### [DATA SHOWN]
_____
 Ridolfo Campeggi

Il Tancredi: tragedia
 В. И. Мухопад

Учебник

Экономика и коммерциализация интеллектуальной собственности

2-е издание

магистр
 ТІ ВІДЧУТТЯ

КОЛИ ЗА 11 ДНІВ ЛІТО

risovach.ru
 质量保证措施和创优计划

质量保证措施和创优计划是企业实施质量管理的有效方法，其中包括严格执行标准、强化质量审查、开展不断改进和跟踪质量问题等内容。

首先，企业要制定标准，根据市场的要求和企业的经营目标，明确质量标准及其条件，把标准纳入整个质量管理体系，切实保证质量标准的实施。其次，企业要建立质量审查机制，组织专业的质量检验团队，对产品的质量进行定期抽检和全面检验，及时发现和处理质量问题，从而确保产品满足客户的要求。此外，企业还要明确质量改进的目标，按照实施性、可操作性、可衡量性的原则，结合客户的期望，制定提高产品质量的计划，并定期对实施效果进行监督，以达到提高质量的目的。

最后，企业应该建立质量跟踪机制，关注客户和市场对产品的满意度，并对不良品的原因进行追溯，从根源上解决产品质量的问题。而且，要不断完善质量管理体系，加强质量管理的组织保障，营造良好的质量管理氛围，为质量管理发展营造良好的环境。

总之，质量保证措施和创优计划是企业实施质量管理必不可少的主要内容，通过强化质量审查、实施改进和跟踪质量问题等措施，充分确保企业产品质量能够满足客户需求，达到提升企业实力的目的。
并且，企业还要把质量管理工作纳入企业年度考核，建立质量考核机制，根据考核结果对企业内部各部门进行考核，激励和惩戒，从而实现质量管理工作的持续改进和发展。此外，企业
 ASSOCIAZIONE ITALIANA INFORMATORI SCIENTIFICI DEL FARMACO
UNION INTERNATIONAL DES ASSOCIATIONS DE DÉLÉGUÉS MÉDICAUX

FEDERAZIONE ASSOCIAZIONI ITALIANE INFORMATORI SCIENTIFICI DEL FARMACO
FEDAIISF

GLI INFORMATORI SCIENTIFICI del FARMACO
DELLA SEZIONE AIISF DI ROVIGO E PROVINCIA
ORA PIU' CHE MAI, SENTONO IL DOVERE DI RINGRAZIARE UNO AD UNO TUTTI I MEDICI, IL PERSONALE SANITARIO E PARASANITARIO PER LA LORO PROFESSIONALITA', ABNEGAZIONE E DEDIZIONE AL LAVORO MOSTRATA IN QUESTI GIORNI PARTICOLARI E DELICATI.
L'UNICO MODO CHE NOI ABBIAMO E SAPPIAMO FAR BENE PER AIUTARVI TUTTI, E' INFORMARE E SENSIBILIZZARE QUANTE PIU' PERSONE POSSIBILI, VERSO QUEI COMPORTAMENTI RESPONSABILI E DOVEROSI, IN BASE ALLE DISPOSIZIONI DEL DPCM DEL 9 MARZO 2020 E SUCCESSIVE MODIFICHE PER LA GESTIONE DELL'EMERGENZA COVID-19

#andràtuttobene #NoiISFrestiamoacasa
_____
### [WHAT THE TASK ASKS]
Produce the lines from the top of the listing through the "DELLA SEZIONE AIISF DI ROVIGO E PROVINCIA" line exactly as they appear, with no additional output.

### [WRITTEN RESPONSE]
 Ridolfo Campeggi

Il Tancredi: tragedia
 В. И. Мухопад

Учебник

Экономика и коммерциализация интеллектуальной собственности

2-е издание

магистр
 ТІ ВІДЧУТТЯ

КОЛИ ЗА 11 ДНІВ ЛІТО

risovach.ru
 质量保证措施和创优计划

质量保证措施和创优计划是企业实施质量管理的有效方法，其中包括严格执行标准、强化质量审查、开展不断改进和跟踪质量问题等内容。

首先，企业要制定标准，根据市场的要求和企业的经营目标，明确质量标准及其条件，把标准纳入整个质量管理体系，切实保证质量标准的实施。其次，企业要建立质量审查机制，组织专业的质量检验团队，对产品的质量进行定期抽检和全面检验，及时发现和处理质量问题，从而确保产品满足客户的要求。此外，企业还要明确质量改进的目标，按照实施性、可操作性、可衡量性的原则，结合客户的期望，制定提高产品质量的计划，并定期对实施效果进行监督，以达到提高质量的目的。

最后，企业应该建立质量跟踪机制，关注客户和市场对产品的满意度，并对不良品的原因进行追溯，从根源上解决产品质量的问题。而且，要不断完善质量管理体系，加强质量管理的组织保障，营造良好的质量管理氛围，为质量管理发展营造良好的环境。

总之，质量保证措施和创优计划是企业实施质量管理必不可少的主要内容，通过强化质量审查、实施改进和跟踪质量问题等措施，充分确保企业产品质量能够满足客户需求，达到提升企业实力的目的。
并且，企业还要把质量管理工作纳入企业年度考核，建立质量考核机制，根据考核结果对企业内部各部门进行考核，激励和惩戒，从而实现质量管理工作的持续改进和发展。此外，企业
 ASSOCIAZIONE ITALIANA INFORMATORI SCIENTIFICI DEL FARMACO
UNION INTERNATIONAL DES ASSOCIATIONS DE DÉLÉGUÉS MÉDICAUX

FEDERAZIONE ASSOCIAZIONI ITALIANE INFORMATORI SCIENTIFICI DEL FARMACO
FEDAIISF

GLI INFORMATORI SCIENTIFICI del FARMACO
DELLA SEZIONE AIISF DI ROVIGO E PROVINCIA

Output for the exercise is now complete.